- _記述課題_:
本文の「3.全面に絶縁膜23をプラズマCVD法等により形成する。」から「5.ゲート電極24上に犠性層25を斜め蒸着法により形成する(図3(d)参照)。」までを、「絶縁膜」を「誘電体膜」に置き換えて書き直すこと。

- _本文_:
>>>>>

1.はじめに基板21上にエミッタティップに給電するためのエミッタ電極形成用の金属膜を基板上に形成する。
2.金属膜をパターニングすることでストライプ状のエミッタ電極22を形成する(図3(a)参照)。
3.全面に絶縁膜23をプラズマCVD法等により形成する。
【0006】
4.絶縁膜23上にゲート電極形成用の金属膜24aを蒸着する(図3(b)参照)。この金属膜24a上にレジスト層を塗布により形成し、ストライプ状のゲート電極を形成するための領域を覆い、エミッタティップの形成を所望する部位に開口部を有するレジストマスクを形成するために、レジスト層を露光・現像する。このレジストマスクを用いて、開口部のゲート電極形成用の金属膜24a及び絶縁膜23を、RIE法や、フッ酸によるエッチング法等の方法により除去して、エミッタ電極22を露出させる。この結果、エミッタティップ形成用の開口部とゲート電極24が形成される(図3(c)参照)。この後、レジストマスクを除去する。この方法により形成される開口部は、約1μmの直径を有している。
【0007】
5.ゲート電極24上に犠性層25を斜め蒸着法により形成する(図3(d)参照)。

<<<<<

- _抽出した項目_:
>>>>>

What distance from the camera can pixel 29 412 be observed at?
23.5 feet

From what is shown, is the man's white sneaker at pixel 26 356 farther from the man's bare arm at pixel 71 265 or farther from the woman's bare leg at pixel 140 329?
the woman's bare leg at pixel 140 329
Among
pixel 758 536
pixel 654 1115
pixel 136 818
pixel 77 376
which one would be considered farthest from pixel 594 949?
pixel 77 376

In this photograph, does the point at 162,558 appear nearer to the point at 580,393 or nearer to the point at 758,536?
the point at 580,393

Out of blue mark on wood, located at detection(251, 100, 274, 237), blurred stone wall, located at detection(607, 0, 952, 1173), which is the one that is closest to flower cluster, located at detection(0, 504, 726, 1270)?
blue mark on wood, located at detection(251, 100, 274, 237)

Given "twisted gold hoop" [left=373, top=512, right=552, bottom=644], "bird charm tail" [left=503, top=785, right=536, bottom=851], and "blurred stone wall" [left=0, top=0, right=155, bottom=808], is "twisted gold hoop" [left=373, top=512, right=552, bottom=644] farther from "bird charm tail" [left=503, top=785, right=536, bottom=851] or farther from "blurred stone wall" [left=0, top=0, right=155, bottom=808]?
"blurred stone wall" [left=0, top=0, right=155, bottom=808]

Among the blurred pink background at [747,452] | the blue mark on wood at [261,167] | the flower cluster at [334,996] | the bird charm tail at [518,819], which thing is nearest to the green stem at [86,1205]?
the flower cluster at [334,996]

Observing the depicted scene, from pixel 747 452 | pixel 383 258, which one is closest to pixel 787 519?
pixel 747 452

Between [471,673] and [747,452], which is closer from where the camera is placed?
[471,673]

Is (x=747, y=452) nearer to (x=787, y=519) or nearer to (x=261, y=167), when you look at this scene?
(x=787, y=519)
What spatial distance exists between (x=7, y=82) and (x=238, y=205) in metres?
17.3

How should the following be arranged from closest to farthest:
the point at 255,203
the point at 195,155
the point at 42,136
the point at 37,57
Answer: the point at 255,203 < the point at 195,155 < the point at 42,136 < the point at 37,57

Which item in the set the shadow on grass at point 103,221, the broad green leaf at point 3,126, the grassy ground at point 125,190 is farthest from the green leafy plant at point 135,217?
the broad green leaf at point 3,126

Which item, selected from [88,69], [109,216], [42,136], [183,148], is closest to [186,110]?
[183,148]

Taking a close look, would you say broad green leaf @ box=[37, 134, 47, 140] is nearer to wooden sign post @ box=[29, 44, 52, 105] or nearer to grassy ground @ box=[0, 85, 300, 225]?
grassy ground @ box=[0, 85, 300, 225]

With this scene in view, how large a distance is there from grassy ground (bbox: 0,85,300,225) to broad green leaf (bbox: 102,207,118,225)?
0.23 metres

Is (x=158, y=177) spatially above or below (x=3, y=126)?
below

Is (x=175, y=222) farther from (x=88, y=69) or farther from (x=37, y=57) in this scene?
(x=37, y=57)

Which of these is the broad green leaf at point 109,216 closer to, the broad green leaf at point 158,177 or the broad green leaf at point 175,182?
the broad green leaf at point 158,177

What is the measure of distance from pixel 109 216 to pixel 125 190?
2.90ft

<<<<<

- _この問題の解答_:
3.全面に誘電体膜23をプラズマCVD法等により形成する。
【0006】
4.誘電体膜23上にゲート電極形成用の金属膜24aを蒸着する(図3(b)参照)。この金属膜24a上にレジスト層を塗布により形成し、ストライプ状のゲート電極を形成するための領域を覆い、エミッタティップの形成を所望する部位に開口部を有するレジストマスクを形成するために、レジスト層を露光・現像する。このレジストマスクを用いて、開口部のゲート電極形成用の金属膜24a及び誘電体膜23を、RIE法や、フッ酸によるエッチング法等の方法により除去して、エミッタ電極22を露出させる。この結果、エミッタティップ形成用の開口部とゲート電極24が形成される(図3(c)参照)。この後、レジストマスクを除去する。この方法により形成される開口部は、約1μmの直径を有している。
【0007】
5.ゲート電極24上に犠性層25を斜め蒸着法により形成する(図3(d)参照)。